Despite advancements in MSC-based therapy, there are a number of challenges to overcome before MSCs can be used for effective wound healing. The heterogeneity in MSC surface receptor expression and MSC behavior within and between studies emphasizes the importance of consistent criteria to define MSCs, standardized protocols for isolation and expansion, and standard in vivo assays to demonstrate their identity prior to therapeutic administration. Most of the mechanisms discussed have been studied in rodents, but animal physiology cannot always be extrapolated to humans. The therapeutic potential of MSCs in human wounds is currently only supported by a small number of clinical studies, and, while results are promising, they are limited by small sample sizes, short follow-up periods, and lack of randomized controlled trials.
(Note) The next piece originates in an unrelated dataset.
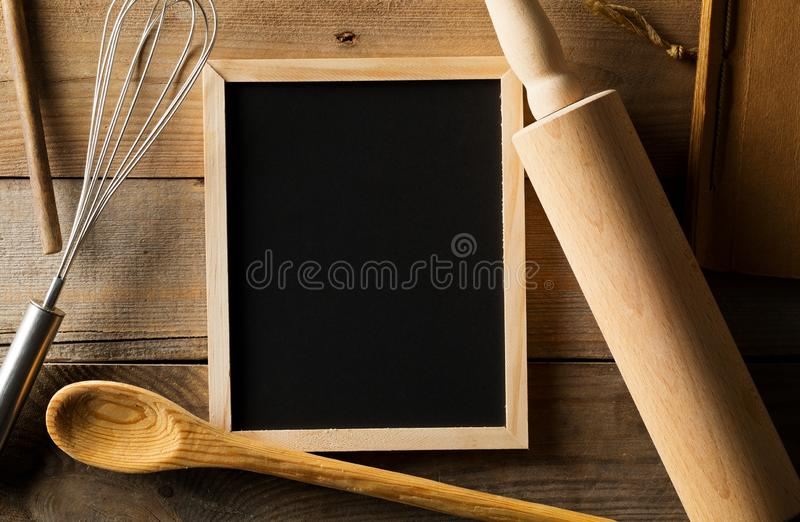 Blank, empty, black chalkboard with wooden rolling pin, wire whisk and recipe book flat lay from above on brown wooden table stock photography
There are several trials currently recruiting patients to examine the longer-term outcomes of BMSC therapy on diabetic and venous ulcers. Current understanding of MSC mechanisms is still unfolding, and further investigation into how MSC-derived signals target cells and cellular responses spatiotemporally in vivo is needed.

7. Conclusion

MSC-based therapy is emerging as a promising technique able to promote wound healing and minimize scarring. Their easy and convenient isolation, extensive proliferation potential and differentiation capacity, and lack of significant immunogenicity and ethical controversy make MSCs attractive therapeutic agents. MSCs promote healing in all phases of wound repair. They migrate to sites of cutaneous injury and, primarily through paracrine signaling, suppress inflammation and stimulate the proliferation and differentiation of resident progenitor cells including fibroblasts, endothelial cells, and epidermal cells. MSCs modify their activities and functions depending on the biomolecular context and exposure to biochemical factors characteristic of an injury environment such as hypoxia. Current challenges with the use of MSCs concern the lack of universally accepted criteria for defining the MSC phenotype or their functional properties, and further clinical trials are needed to demonstrate the therapeutic potential of MSCs in a larger number of patients.

Conflicts of Interest

The authors declare that there is no conflict of interest regarding the publication of this paper.